A CONVENIENT AND EXPLICIT METHOD FOR HEMAGGLUTINATION AND HEMAGGLUTINATION-INHIBITION REACTION OF RUBELLA VIRUS

Abstract

The previous procedures of hemagglutination (HA) and hemagglutination inhibition (HAI) reactions with rubella virus was evaluated and an improved method giving more explicit results was established.
Baylor strain of rubella virus (MOI=about 1/2000) was inoculated in BHK-21 cell monolayer cultures with Eagle's minimum essential medium in Hanks' BSS without serum and incubated at 33°C using a roller drum.
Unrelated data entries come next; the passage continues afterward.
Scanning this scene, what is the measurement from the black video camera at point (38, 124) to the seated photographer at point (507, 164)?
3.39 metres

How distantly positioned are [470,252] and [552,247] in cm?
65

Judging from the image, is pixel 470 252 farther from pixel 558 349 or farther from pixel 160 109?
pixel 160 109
High titer (32 to 128) of HA in the culture fluid was obtained continuously from 4 days after the infection for 6 days when the medium was exchanged every day. The harvested fluid was treated with Tween 80 and ethyl ether and resulted 2 to 8 folds increase of HA titer.
The improved procedures for HA test using Microtiter was as follows: The diluent for every factor was a phosphate buffered saline of pH 6.6 suplemented with 0.1% bovine plasma albumin and 0.2% goose erythrocyte suspension was used. Incubation was performed at 4°C for at least for 90 minutes. For HAI test, the sera to be examined were pretreated with 25% acid-washed kaolin and then absorbed with goose erythrocytes.
By the procedure, the convalescent sera from rubella patients usually showed the HAI antibody titer of 512 or more.